Ella alarga el brazo y yo me situó junto a su cama. Le pongo en la mano el vasito en el que he volcado agua y se lo acerco a la boca. Tiene los labios secos, las mejillas tan hundidas que parece un cadáver y en su piel pálida resaltan bultos que se van ennegreciendo poco a poco. Mientras le ahueco la almohada, me doy cuenta de que está cada vez más débil. Me pregunto cuando tardará en pasarme lo mismo.

Llaman a la puerta dos veces y mi corazón da un vuelco. Mi madre ni siquiera se mueve. Corro hacia la puerta, con la esperanza de que las noticias que he estado escuchando desde hacía unos días sean ciertas. “Han llegado los médicos al pueblo”. Me piso las faldas del vestido y se me moja con el agua de las goteras, pero trato de parecer tranquila mientras abro la puerta.

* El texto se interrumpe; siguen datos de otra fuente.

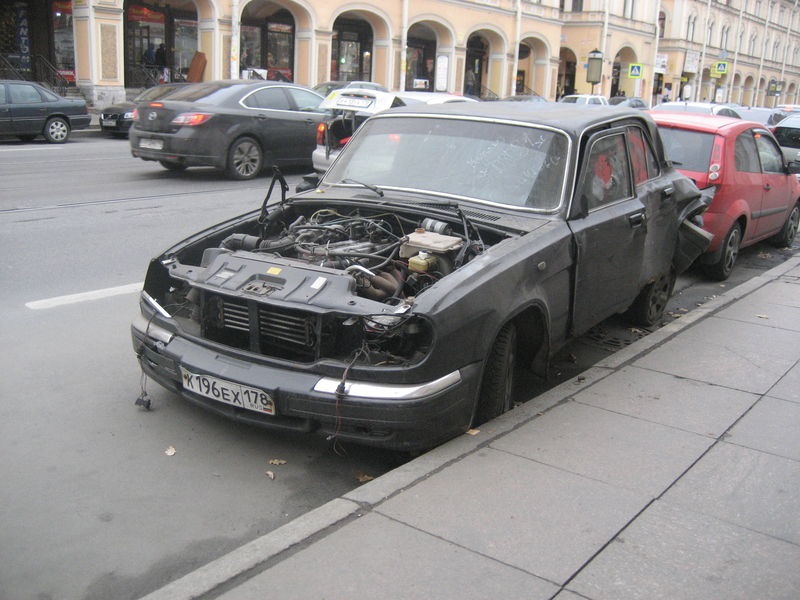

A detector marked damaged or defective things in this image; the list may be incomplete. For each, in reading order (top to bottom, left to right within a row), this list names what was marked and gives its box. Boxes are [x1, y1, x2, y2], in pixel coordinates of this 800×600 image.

black damaged car [133, 103, 712, 450]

—¿E—es el médico?—Mi voz sale en un hilo.

Aquel… ¿hombre? asiente lentamente. Su apariencia parece sacada de aquellos cuentos que padre me contaba de pequeña para que me durmiera antes de que el sol cayera. Lleva una túnica negra y gruesa que le cubre cada centímetro de piel, un sombrero y una máscara escalofriante que imita al pico de un pájaro. Sus ojos son cristales opacos, fríos y sin vida. Me da un escalofrío al verle.

—Por aquí.

Le dejo pasar y le guío a la habitación de mi madre. El médico avanza apoyándose en un bastón largo y curvo.

—¿Y tú?—Dice él. Su voz está amortiguada por la enorme máscara y parece hablarme desde el fondo de una cueva.

Yo sacudo la cabeza y le enseño la mejor sonrisa que tengo en el momento, aunque me faltan dos dientes: un colmillo y una muela.

—Yo estoy bien.

El médico camina despacio, aunque no se para ni un momento. Le veo acercarse a mi madre todo lo que su máscara le permite y examinarla con cautela. De su maletín saca unos extraños bultos que se remueven inquietos y luego, los coloca con cuidado sobre las bubas de madre. Cuando los retira tras varios minutos, están llenos de sangre, y su cuerpo también. Madre se queja y se mueve en sueños.

Luego, el médico se dedica a sacar sangre del brazo a madre a través de aquellos bultos, y la deposita en un cuenco vacío y sucio.

No digo nada hasta que el médico cierra su maletín. Se vuelve hacia la puerta, donde estoy yo esperándole.

—¿Vivirá?—Le pregunto con ojos llorosos.

Ha dejado de darme miedo. Al fin y al cabo, es el único que se ha ofrecido a ayudar. Debe ser un hombre bueno. O al menos, un hombre sin miedo, que en estos tiempos hay pocos.

El médico apoya el bastón en un mueble y se acerca a mí. Con su mano enguantada en cuero me toca el pelo y lo remueve. Luego agarra de nuevo el bastón y se marcha, renqueando.

Me limpio la mancha de sangre que me ha dejado en la mejilla con casi indiferencia. No puedo dejar de mirarle. Cuando cierra la puerta de casa, parece que he despertado de un sueño, y parpadeo varias veces para asegurar de que estoy despierta.

Aunque se dice que los médicos de la peste negra no hablan, no sienten y no tocan a nadie, a mí me tocó, me habló, y creo que hasta le hice sentir. Quizá realizara aquel acto de cariño porque mi madre ya estaba curada y no corría ningún peligro. O quizá por todo lo contrario; puede que el mundo ya estuviera condenado, y le diera igual hundirse con él.

Apoyada sobre el alfeizar, le observo por la ventana entrar a otra casa, marcada con una cruz blanca como la mía. Parecía un pájaro. Un cuervo, de los que traen mal agüero allá donde vuelen en círculos. Cuando se fue, esperé a ver si se convertía en una blanca paloma. Y nos salvaba a todos.